Stoic self-relation. The late Foucault discusses how power and self are interconnected in a variety of practices, or – as he himself put it – ways of controlling himself and others. With the status of the confession in early Christianity, a relationship between introspection and soul-sorrow came to light, where the one you tell about your inner life to is the one who sits with the answer to the truth about yourself. In this way, the priest could administer the citizens. By locking this basically insoluble power relationship, the confession became to a small extent something you could use to work on yourself for itself.
The confession nevertheless led to an inner structure of emotions such as conscience and shame, which apparently created an autonomous inner life independent of the "expert". Such relationships are equally relevant in our time, for example through the roles of confession in a courtroom or the openness to a psychiatrist player. The authorities are given knowledge and authority to tell the "truth" about yourself that you do not own.
Around 1980, Foucault began to explore other self-employment techniques that were not locked into the "expert's" grasp. It was especially stoic thinkers like Seneca and Marcus Aurelius who recorded him. In ancient cultures, the teacher was only temporary tutors who would empower the student rather than lock him in an addiction relationship. Eliassen writes accurately and well about this: “The soul is not examined to uncover hidden processes and bring them to light, but to enable the individual to better manage himself. For Seneca, the subject is not an abyss where Satan runs his purse game, but a meeting place for social codes, experiences and aspirations. ”
Speak the truth. No matter what we do, we cannot escape power – there is no business that only springs from ourselves, even as the language Foucault spoke was his own. But it also becomes insufficient to talk about a pure subjugation of the individual. In the reproduction of languages, actions and practices, we also have room for self-care based on curiosity, playfulness and creativity. Here we find a place where the outside power cannot force us to our knees. "It is not about giving up the self to reveal a truth hidden in the interior, but through the acquisition of techniques to make oneself a place 'where the truth may appear'."

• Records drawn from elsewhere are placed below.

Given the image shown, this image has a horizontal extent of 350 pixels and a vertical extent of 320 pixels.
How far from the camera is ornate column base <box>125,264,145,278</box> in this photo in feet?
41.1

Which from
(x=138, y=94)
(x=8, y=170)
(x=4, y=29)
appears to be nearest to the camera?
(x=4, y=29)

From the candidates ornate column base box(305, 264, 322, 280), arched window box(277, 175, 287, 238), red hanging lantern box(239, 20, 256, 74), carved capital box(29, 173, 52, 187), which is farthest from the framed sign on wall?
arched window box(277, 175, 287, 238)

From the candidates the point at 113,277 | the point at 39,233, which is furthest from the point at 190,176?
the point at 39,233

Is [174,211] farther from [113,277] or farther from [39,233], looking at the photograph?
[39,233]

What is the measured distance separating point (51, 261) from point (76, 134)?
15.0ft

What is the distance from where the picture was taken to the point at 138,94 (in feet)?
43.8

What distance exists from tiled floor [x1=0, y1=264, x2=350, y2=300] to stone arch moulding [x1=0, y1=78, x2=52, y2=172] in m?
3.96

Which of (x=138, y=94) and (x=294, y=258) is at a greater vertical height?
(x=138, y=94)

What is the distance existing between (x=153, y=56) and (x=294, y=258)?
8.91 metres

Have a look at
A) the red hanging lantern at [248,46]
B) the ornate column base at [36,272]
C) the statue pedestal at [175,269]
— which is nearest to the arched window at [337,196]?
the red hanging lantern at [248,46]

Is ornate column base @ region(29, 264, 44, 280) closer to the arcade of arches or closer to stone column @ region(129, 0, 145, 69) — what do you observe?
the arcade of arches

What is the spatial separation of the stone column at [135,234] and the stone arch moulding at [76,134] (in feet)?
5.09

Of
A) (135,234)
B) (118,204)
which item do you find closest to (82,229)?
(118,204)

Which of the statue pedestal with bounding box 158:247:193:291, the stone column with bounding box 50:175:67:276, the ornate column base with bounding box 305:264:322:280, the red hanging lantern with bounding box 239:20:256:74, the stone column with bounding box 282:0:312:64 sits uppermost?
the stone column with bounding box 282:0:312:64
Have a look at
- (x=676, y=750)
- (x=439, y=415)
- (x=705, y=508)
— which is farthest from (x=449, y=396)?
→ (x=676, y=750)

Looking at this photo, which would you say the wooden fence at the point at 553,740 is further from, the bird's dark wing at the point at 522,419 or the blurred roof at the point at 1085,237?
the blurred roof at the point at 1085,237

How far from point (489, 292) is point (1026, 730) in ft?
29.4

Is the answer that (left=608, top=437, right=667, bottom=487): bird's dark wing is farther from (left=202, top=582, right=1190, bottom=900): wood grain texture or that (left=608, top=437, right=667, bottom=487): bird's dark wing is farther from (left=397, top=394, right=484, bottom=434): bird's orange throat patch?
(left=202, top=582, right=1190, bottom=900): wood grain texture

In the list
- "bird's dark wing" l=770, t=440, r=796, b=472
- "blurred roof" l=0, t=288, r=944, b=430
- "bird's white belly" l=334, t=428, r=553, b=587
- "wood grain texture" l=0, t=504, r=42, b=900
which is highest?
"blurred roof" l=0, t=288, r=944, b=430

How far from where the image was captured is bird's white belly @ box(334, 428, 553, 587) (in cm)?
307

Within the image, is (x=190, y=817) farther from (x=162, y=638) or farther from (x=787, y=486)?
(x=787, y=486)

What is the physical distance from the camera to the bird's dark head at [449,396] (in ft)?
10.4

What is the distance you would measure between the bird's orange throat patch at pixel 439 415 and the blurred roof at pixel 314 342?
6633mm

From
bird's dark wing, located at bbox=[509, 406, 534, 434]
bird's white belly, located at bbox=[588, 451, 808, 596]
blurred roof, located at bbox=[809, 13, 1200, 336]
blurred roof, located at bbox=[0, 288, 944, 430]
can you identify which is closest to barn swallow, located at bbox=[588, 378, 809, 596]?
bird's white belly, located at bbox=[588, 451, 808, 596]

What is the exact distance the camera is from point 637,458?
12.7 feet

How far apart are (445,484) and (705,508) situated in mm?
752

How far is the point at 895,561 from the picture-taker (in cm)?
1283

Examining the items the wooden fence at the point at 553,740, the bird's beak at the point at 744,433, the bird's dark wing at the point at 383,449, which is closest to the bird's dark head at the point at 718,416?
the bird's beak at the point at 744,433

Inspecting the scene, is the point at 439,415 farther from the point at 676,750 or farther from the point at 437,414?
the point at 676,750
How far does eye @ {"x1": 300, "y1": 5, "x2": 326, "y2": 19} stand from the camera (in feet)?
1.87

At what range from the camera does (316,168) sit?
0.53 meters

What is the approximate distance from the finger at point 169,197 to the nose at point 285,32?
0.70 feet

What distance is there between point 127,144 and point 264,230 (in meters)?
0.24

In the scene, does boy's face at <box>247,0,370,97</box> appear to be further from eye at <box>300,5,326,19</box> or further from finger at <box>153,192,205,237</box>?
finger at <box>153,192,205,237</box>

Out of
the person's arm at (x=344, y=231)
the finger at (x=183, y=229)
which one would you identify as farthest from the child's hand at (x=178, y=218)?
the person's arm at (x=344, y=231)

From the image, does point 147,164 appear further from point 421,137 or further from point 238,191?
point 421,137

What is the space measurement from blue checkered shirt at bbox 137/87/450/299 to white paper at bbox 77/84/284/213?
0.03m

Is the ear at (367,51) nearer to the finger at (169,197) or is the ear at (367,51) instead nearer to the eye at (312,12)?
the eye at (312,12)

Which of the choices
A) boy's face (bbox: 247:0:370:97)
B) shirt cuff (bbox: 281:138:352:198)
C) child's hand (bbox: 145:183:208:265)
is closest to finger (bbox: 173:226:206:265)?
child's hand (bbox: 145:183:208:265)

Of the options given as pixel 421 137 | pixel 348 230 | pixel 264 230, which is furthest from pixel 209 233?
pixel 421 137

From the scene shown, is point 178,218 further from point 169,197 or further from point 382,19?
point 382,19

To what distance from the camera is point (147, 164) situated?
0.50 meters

In the same way that no truth can be found through confessional procedures in the individual, no scientific investigation practices or forms of confession can establish any definitive truth. Rather, it is a fluctuating relationship between truth and falsehood, which changes in context.
Caring and dissent. There are a number of institutions that insist on procedures that will lead to Truth in capital letters, which we know from both textbooks and courtrooms. Such processes are alethurgical, says Foucault, of the Greek word for discovery (aletheia) and the sacred ritual (liturgy).
As Foucault finds techniques that free the individual from confessional practices and "masters" we can also, he argues, develop a care for the truth. Dissenting, speaking the power against, is valuable in itself because it maintains a room for something other than hegemonic truth. "The truth, it's never the same. There can be no truth other than in the form of another world and another life, ”says Foucault at the very end of life.
There is hardly any time when truth and self-care are more important to get a productive grip on than today. Foucault is still the best starting point for thinking about this – and Eliasson's book helps us get started.